Hi, It would be helpful, if someone can suggest us the best way to handle multiple customer events (customers ranging from 10K events per month to 1 billion events per month) .

a) Do you suggest keeping one to one mapping for datasource & customers?

b) If all customers come under one datasource, then re-indexing a specific customer segments will become difficult

c) If different datasources, then segment sizes will differ for customers , do you suggest this?

Hi Ram,

The advantage of separate datasources is that it makes re-indexing simpler (since you can do one at a time instead of having to do all at once) and that it improves isolation between customers during realtime ingestion (so one customer sending excessive data won’t impact others). The disadvantage is that each datasource will need at minimum one realtime task, and each of those tasks is a fixed bundle of resources that generally includes at least one CPU and a couple GB of memory.

I think that in general, if you mostly have larger datasets per customer (more than a billion events per month) then it makes sense to have separate datasources. If you mostly have less than a billion events/month/customer, then for efficiency’s sake during realtime ingestion it makes sense to combine them into some smaller number of datasources (possibly one).

To answer your other two questions,

a) Yes, new datasources are created automatically. Just asking Druid to ingest into a new datasource is enough to create it.

b) Yes, if you use tranquility then you can send data to as many datasource as you want from the same Bolt. Keep in mind that since each datasource has its own tasks, each datasource will require at least one outgoing TCP connection (one per task).

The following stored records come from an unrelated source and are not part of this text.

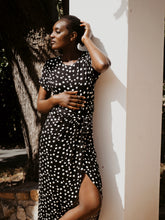 Load image into Gallery viewer, Foxy: Polka Dot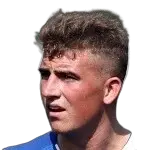 Gabe Kircough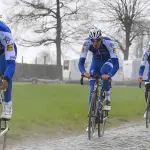 Parigi-Roubaix 2019: calendario, programma e wild card assegnate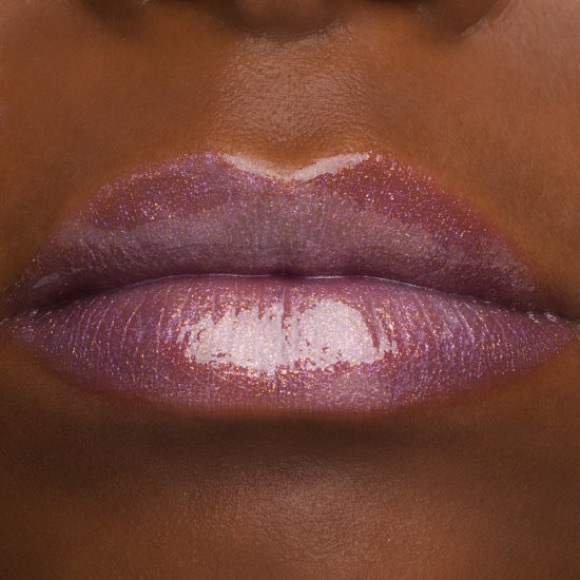 NIB Sickening JSC Gloss - Picture 3 of 6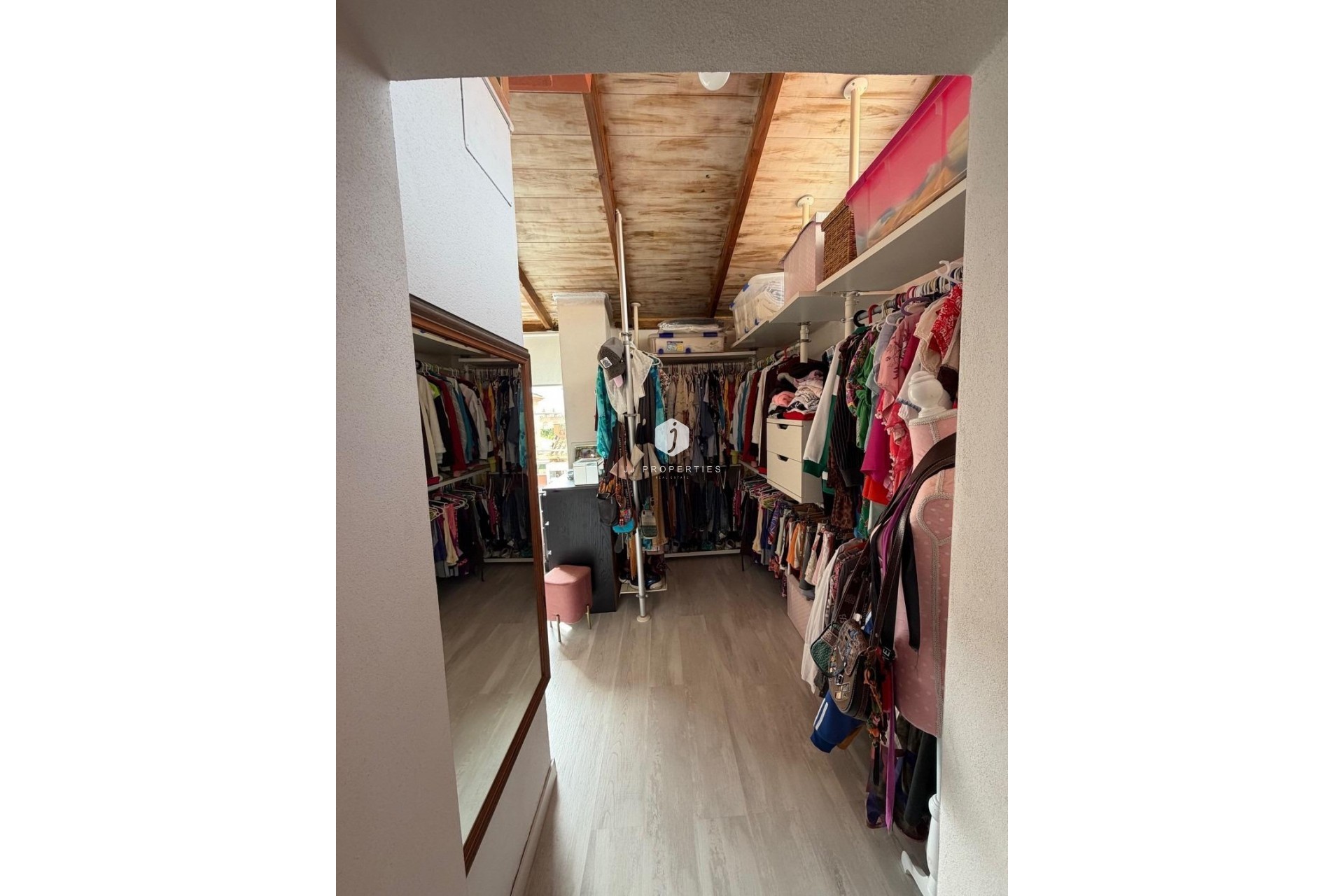 D'occasion - Villa -
Orihuela Costa - Playa Flamenca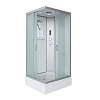 Душевая кабина Niagara Classic, 90х70, 339744QP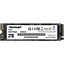 Накопичувач SSD Patriot m.2 NVMe 2TB P320 (P320P2TBM28) - мініатюра 1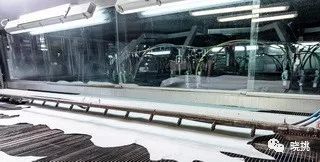 人工合成皮革跟皮革的区别,皮革制作发展史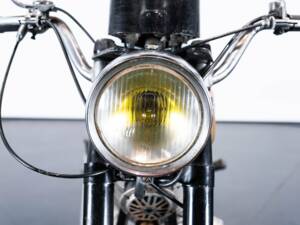 Imagen 43/47 de Gilera DUMMY (1967)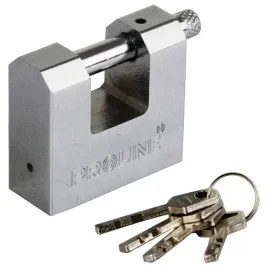 klodka-trzpieniowa-na-klucz-proline-60mm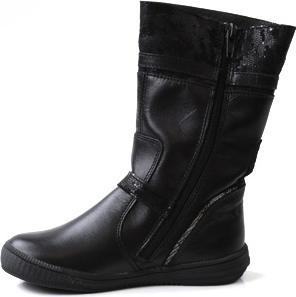 Produktbild Bopy Sharona-26 (26)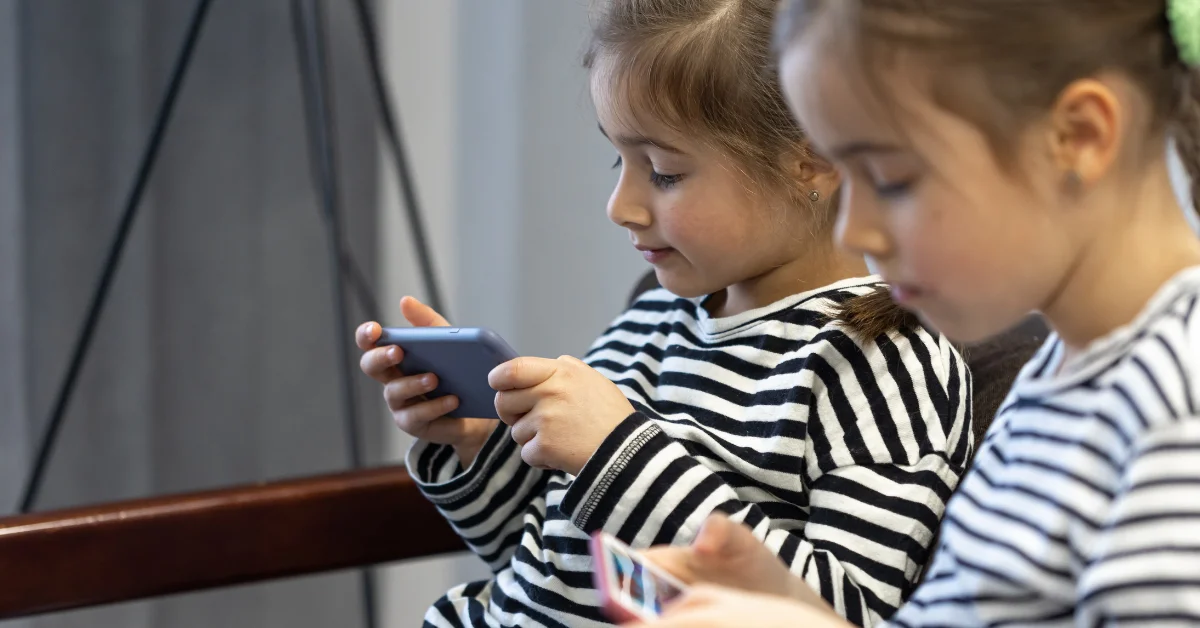 Sosyal Medyada 15 Yaş Dönemi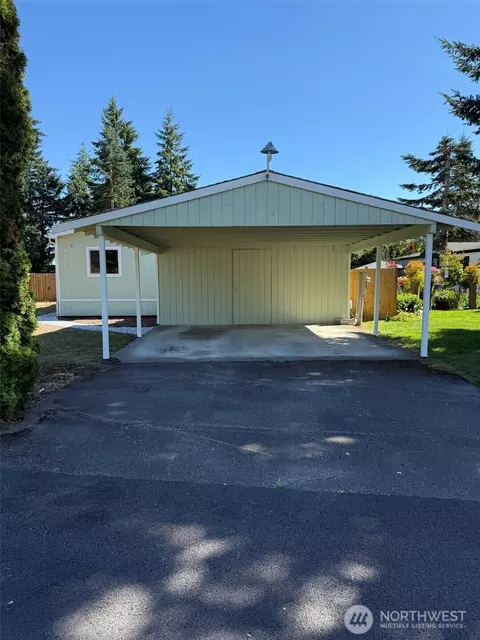 8102 195th St E #95, Spanaway, WA 98387 photo 20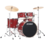 Tama Imperialstar - Burnt Red Mist 5pc - 22" Rock Set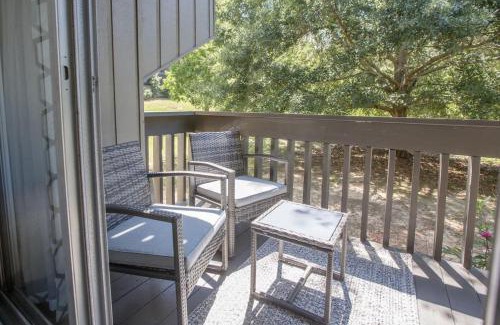 Diamondhead Appartement | 18th Hole Hideaway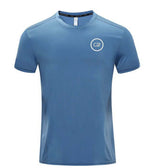 Load image into Gallery viewer, Mens T- Shirt
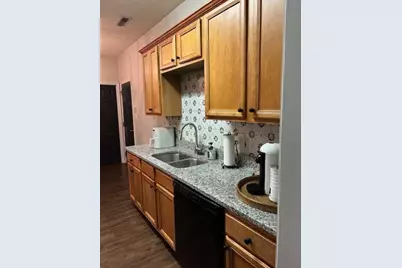 4217 Legacy Square, Atlanta, GA 30349 - Photo 4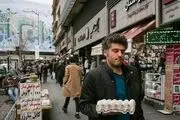 شاکله زندگی مردم به هم خورده نه بودجه/ وعده های مغفول مانده دولت برای معیشت مردم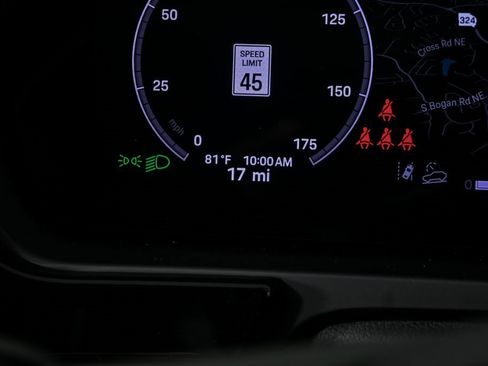 New 2025 Porsche Cayenne Coupe image 12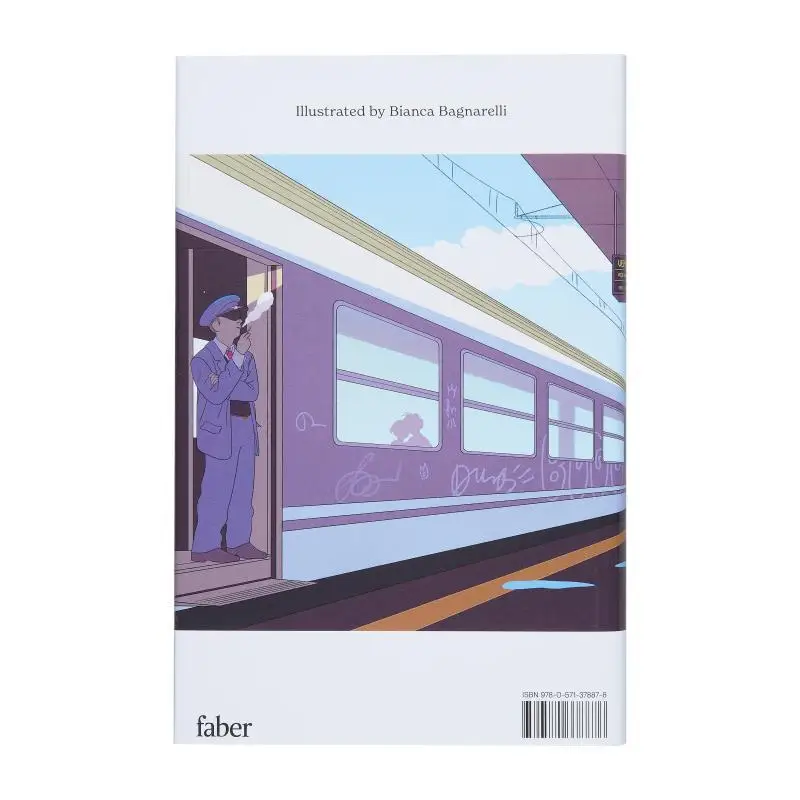 The Summer We Crossed Europe In The Rain  Lyrics For Stacey Kent Kazuo Ishiguro Faber And Faber 9780571378876 Book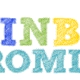 Rainbow Promise Daycare Center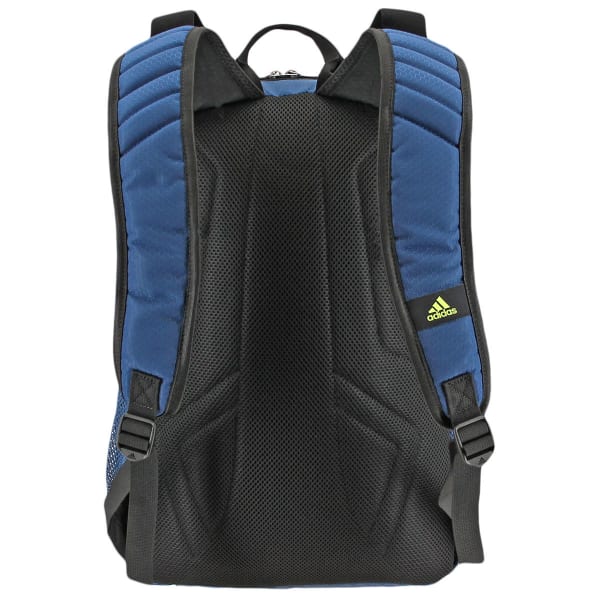 ADIDAS Prime II Backpack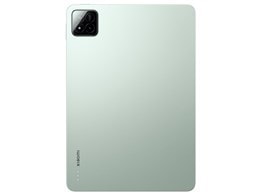 Xiaomi Pad 7 8GB 256GB グレー 新品液晶保護フィルム付 Xiaomi Xiaomi Pad 7 8GB+256GB 価格比較 - 価格.com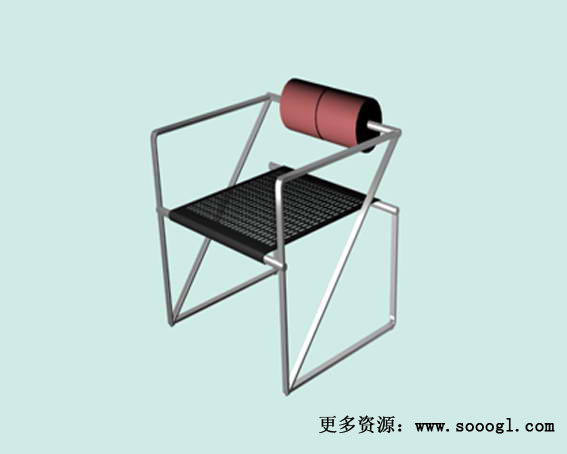 Download Kostenlose 3D-Modelle!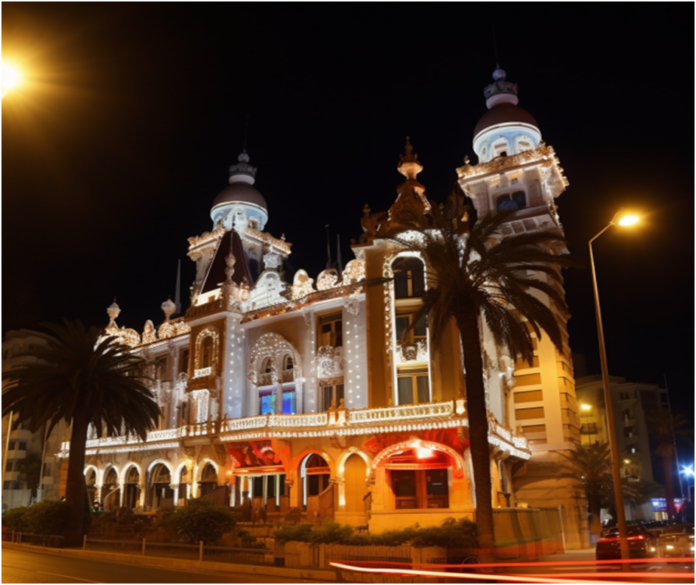 sanremo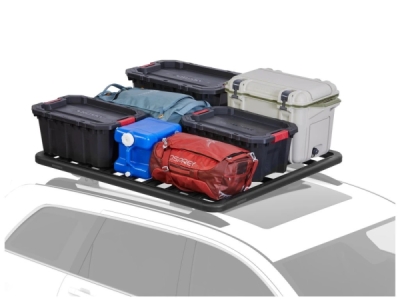 YA8000345 Yakima Platform I Unassembled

Thanks Gian, it gives clarity.

Just one followup question.

We will create new datasources for large customers and we will combine small customers. Can we model the data in such a way that, the customers will be a dimension (low cardinality column) and we shard the segments by that dimension, will it ease the re-indexing ?

–Ram

yes, you can partition your data via customer dimension, however if you want to do reIndexing and modify data you will have to reIndex all the small datasources clubbed together at once.

In batch Indexing, you can use single-dimension partitionsSpec and partition your data by customer dimension.
In case of using Tranquility, you can provide a beamMergerFn to DruidBeams builder to do this.